Why do Foreigners Invest in the United States?
If China's bond market were as well developed as the cross-country average - about the level of development in South Korea -- then China's predicted holdings of U.S. bonds would be about $200 billion below their current level.
One of today's most contentious economic debates is whether the current system of large global imbalances can continue. Some researchers suggest that this system will not persist because the United States must stabilize its external debt ratios, and part of that adjustment will involve a large depreciation of the dollar (even more than has occurred so far). Others argue that global imbalances could continue for an extended period because of factors that make U.S. assets more attractive and the persistent return differential between U.S. and foreign asset holdings. Most researchers agree that the greatest short-term vulnerability to the current system is the willingness of foreigners to continue to invest almost $2 trillion per year into the United States at existing exchange rates and interest rates.
Over the five years from 2002 through 2006, gross capital flows into the United States totaled $6.2 trillion. Foreigners invested an average of over $5 billion in the United States every day, despite relatively low returns compared to investments in other countries and the widespread expectation of continued dollar depreciation. Moreover, over two-thirds of U.S. external liabilities were held by the private sector by the end of 2006. What motivates the individual decisions that drive these capital inflows, and can this massive net transfer of capital into the United States last?
In Why Do Foreigners Invest in the United States? (NBER Working Paper No. 13908), Kristin Forbes notes that foreigners have earned substantially lower returns on their U.S. investments over the past five years than U.S. investors have earned abroad, even after removing the effects of exchange rate movements and government investments. This return differential exists even within individual asset classes (equities, foreign direct investment, and to a lesser extent, bonds) and after making rough adjustments for risk.

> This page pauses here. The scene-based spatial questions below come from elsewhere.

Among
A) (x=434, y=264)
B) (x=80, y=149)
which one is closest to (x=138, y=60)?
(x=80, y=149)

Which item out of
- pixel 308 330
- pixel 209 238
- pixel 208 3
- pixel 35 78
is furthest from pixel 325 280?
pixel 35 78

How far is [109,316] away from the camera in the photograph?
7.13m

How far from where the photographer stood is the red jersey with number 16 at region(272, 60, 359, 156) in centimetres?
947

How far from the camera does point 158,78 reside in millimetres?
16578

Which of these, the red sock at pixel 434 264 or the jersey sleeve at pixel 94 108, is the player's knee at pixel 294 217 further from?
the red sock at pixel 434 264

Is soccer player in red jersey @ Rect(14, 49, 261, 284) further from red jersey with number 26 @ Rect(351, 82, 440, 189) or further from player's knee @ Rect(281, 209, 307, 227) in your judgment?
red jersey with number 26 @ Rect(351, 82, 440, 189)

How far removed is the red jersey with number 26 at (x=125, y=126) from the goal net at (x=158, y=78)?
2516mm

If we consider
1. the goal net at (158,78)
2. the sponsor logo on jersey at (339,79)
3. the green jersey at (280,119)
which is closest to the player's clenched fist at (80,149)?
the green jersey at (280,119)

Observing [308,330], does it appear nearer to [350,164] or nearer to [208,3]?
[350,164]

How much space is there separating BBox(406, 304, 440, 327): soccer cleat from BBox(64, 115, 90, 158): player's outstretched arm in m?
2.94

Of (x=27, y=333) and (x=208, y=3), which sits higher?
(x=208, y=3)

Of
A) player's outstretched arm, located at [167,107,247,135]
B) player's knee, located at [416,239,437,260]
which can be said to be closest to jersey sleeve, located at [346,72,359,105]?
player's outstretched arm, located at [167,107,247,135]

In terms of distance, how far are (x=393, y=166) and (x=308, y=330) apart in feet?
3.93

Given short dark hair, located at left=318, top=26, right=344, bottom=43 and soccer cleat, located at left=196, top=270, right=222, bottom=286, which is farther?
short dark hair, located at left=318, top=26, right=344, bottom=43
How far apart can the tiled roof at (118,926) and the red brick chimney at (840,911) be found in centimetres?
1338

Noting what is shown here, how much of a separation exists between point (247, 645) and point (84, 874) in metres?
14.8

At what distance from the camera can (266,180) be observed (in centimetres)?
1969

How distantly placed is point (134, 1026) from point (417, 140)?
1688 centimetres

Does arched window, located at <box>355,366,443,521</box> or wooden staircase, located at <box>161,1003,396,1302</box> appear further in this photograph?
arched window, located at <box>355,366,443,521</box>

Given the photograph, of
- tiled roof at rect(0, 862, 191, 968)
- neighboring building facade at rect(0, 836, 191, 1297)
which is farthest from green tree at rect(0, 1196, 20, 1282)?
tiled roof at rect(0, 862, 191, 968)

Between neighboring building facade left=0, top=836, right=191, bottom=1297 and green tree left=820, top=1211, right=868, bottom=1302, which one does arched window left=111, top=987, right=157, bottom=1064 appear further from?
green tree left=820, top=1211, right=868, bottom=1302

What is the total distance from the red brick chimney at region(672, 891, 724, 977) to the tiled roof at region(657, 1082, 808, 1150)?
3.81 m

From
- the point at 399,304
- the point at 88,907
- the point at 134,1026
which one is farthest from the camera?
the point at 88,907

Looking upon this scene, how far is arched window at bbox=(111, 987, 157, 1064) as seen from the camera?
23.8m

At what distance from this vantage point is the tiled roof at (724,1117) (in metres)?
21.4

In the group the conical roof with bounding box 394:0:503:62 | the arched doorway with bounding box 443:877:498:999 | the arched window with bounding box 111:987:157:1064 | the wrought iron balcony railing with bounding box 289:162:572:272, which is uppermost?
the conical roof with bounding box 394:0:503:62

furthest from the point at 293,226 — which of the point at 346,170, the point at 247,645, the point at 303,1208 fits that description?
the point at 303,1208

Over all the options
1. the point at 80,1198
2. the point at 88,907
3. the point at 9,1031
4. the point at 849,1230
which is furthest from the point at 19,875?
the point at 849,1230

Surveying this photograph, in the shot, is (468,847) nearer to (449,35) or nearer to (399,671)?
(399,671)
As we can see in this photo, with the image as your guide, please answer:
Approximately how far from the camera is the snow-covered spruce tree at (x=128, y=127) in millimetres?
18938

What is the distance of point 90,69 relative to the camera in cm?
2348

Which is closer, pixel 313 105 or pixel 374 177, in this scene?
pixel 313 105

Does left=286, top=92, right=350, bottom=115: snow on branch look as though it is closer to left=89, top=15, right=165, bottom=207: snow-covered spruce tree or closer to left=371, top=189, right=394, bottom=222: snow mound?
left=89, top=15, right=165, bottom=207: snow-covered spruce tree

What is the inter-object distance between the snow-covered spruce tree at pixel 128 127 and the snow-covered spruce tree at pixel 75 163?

Still, foreign investors might choose to continue investing in the United States and financing the large U.S. current account deficit for several reasons. Indeed, they may choose to purchase U.S. portfolio investments in order to benefit from the highly developed, liquid, and efficient U.S. financial markets, and from the strong corporate governance and institutions in the United States -- although both of these perceived strengths of the United States have shown some vulnerabilities during the recent financial market turmoil. Foreigners also may invest in the United States in order to diversify risk, especially if returns in U.S. financial markets have little correlation with returns in their own country's domestic financial markets. Or, investors outside the United States may put their money here because of their strong linkages with the United States, through trade flows or such measures of "closeness" as distance, inexpensive communications, or sharing a common language.
Forbes asks which of these factors are actually significant in determining foreign investment in the United States. She finds that a country's financial development is consistently an important factor that affects its investment in both U.S. equity and debt markets. Specifically, countries with less developed financial markets invest a larger share of their portfolios in the United States and the magnitude of this effect decreases with income per capita. Her estimates suggest that if China's bond market were as well developed as the cross-country average - about the level of development in South Korea ---then China's predicted holdings of U.S. bonds would be about $200 billion below their current level.
Countries with fewer controls on capital flows and larger trade flows with the United States also invest more in U.S. equity and debt markets. And, return differentials are important in predicting U.S. equity (but not bond) investments, because foreigners invest more in U.S. equities if they have had relatively lower returns in their own equity markets. Finally, despite strong theoretical support, it appears that diversification motives have little impact on patterns of foreign investment in the United States.
Forbes notes that these results -- and especially the primary role of a country's financial market development in determining its investment in the United States -- have three important implications. First, the results support the theoretical literature on global imbalances that emphasizes the role of U.S. financial markets. Although the exact mechanism varies across models, one key theme in recent research is that lower levels of financial market development in other countries will continue to support capital flows into the United States, thereby supporting the U.S. current account deficit and large global imbalances without major changes in asset prices. A second, related, implication is that as countries around the world continue to develop and strengthen their own financial markets, this will gradually reduce this important driver of capital flows into United States. These adjustments would likely occur slowly, though, because the development of financial markets, especially in low-income countries, is a long process. Finally, and potentially more worrisome, because the liquid and efficient financial markets of the United States are a major impetus behind U.S. capital inflows, anything that undermines the perceived advantages of U.S. equity and bond markets could present a serious risk to the sustainability of U.S. capital inflows. The U.S. sub-prime crisis and continued turmoil in U.S. financial markets already may have undermined this perceived "gold standard" of financial markets, and the risk of a sudden increase in poorly thought-out regulation may aggravate these concerns. If countries with less developed financial markets begin to question the relative advantages of U.S. financial markets, this could lead to a more rapid adjustment in U.S. capital inflows, global imbalances, and asset prices.